Standardize a Threat Response

Cyber insurers and brokers can work with existing policyholders to identify new, active threats during the policy term and support them in their response. 

Once a policyholder is identified as at-risk, tech-enabled cyber insurance providers can consistently monitor the situation and communicate clearly, concisely and quickly about what’s happening. As more information becomes available, it is critical to not only alert the right people but provide extra context around the vulnerability, what the risk is if they don’t patch it and the steps needed to resolve it. This should be done in a way so that all types of team members (in addition to IT professionals) can understand the criticality and communicate it to the right stakeholders for resolution. 

See also: Wake-Up Call on Ransomware

Another method to support policyholders is to weave in prioritized cybersecurity recommendations. At Corvus, our “vCISO,” or virtual CISO, guidance is one way we help policyholders take a stance against threats. This starts with a short security assessment, and pairing of the responses with scan findings that provide the policyholder with a prioritized list of cybersecurity recommendations and resources to help them implement controls or remediate vulnerabilities. This type of consistent, close collaboration is core to the cybersecurity approach that modern insurtech providers are taking to make an enduring impact on risk, rather than checking off a few boxes at the point of underwriting and renewal. 

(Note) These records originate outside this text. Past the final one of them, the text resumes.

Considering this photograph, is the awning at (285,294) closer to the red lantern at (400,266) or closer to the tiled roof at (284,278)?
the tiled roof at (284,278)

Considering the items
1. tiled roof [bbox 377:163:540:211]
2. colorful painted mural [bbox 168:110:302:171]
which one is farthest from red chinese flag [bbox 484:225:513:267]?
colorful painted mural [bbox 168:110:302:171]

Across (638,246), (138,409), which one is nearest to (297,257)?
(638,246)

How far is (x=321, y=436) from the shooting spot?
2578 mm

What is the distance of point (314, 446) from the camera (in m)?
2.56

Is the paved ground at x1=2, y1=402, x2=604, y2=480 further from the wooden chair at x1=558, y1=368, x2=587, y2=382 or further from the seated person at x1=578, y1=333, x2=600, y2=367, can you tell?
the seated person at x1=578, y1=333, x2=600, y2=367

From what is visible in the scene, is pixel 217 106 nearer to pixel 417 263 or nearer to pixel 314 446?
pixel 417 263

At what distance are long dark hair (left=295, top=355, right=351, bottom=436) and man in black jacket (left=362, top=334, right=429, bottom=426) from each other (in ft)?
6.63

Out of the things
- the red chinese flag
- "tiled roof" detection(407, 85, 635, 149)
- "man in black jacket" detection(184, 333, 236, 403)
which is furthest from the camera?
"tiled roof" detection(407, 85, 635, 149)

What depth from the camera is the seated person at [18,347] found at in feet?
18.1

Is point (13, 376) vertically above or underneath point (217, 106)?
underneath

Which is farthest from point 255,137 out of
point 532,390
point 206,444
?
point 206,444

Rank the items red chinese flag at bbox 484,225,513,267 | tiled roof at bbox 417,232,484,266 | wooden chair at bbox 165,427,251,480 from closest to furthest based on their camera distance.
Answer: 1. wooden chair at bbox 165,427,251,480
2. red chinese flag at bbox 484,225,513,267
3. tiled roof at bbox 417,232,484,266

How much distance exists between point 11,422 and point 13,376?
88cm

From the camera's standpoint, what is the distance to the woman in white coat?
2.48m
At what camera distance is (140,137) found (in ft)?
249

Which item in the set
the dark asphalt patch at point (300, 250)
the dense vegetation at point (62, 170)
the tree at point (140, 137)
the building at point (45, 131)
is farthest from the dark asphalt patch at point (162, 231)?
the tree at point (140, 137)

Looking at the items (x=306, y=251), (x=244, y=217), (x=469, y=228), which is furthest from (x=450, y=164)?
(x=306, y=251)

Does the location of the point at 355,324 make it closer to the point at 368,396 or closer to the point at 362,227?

To boost digital resilience and strengthen cyber hygiene against outside threats, policyholders need to have both the context for why certain security controls are so crucial, as well as the ability to adequately implement them within their organization. Insurers and brokers play a pivotal role in guiding policyholders to make the best decisions to limit their risk, and solutions developed by insurtechs help get the process off the ground with data-backed guidance. As cyber attacks evolve, so will protection strategies — and the sooner companies adopt supporting technologies the easier it will be to get on the same playing field as cybercriminals.